FRANCIS PONGE


Ponge


En écrivant ce matin un billet sur Francis Ponge, mon objectif est modeste : donner envie de le lire à ceux qui ne sont pas familiers de son œuvre, à ceux qui pensent qu’il est un auteur difficile.
Bien sûr d’éminents intellectuels ont disséqué les écrits de Ponge sous tous les angles. En 1975, un colloque a eu lieu à Cerisy pendant onze jours, en sa présence : Ponge inventeur et classique.
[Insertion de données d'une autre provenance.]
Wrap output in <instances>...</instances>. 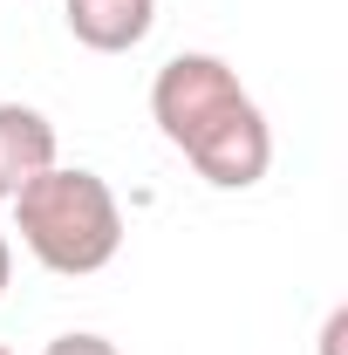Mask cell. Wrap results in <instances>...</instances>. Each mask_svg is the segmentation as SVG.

Il avait répondu à l’invitation sans doute par courtoisie mais laissait entendre dans ses réponses que toutes les exégèses qu’on faisait sur son œuvre dépassaient sa pensée :
— Je suis un homme simple, relativement ignorant, dit-il. Et sans doute lassé d’entendre toujours les mêmes spécialistes prendre la parole il demanda de laisser d’abord les jeunes s’exprimer.
Car contrairement à ce que l’on pense trop souvent, la poésie de Ponge s'adresse aussi aux jeunes et — j’ai pu le vérifier — même à des enfants d’une dizaine d’années.

Francis Ponge a parfois douté de son appartenance au monde des poètes. C’est vrai qu’il y occupe une place à part, loin des poètes classiques ou des modernes qui défendent la conception traditionnelle, celle qui donne au langage un pouvoir.
Les textes de Ponge ne contiennent aucun lyrisme, l’homme y est souvent absent. Ponge donne l’initiative aux choses, aux objets communs : le cageot, la lessiveuse, l’édredon, la cruche, l’appareil du téléphone…Aucun poète avant lui ne s'est intéressé à ces choses banales. 
Les titres d’un des recueils les plus lus, Le parti pris des choses, évoquent les leçons de choses d’autrefois : pluie, les mûres, l’orange, l’huître, le cycle des saisons…
Chaque thème donne lieu à une définition, à une description d’une grande rigueur scientifique, et soudain, au détour d’une phrase, survient un calembour, une association inattendue, un trait d’humour. Ce travail sur les mots et la précision des descriptions caractérisent le style de Ponge et en font l’un des poètes majeurs du 20e siècle.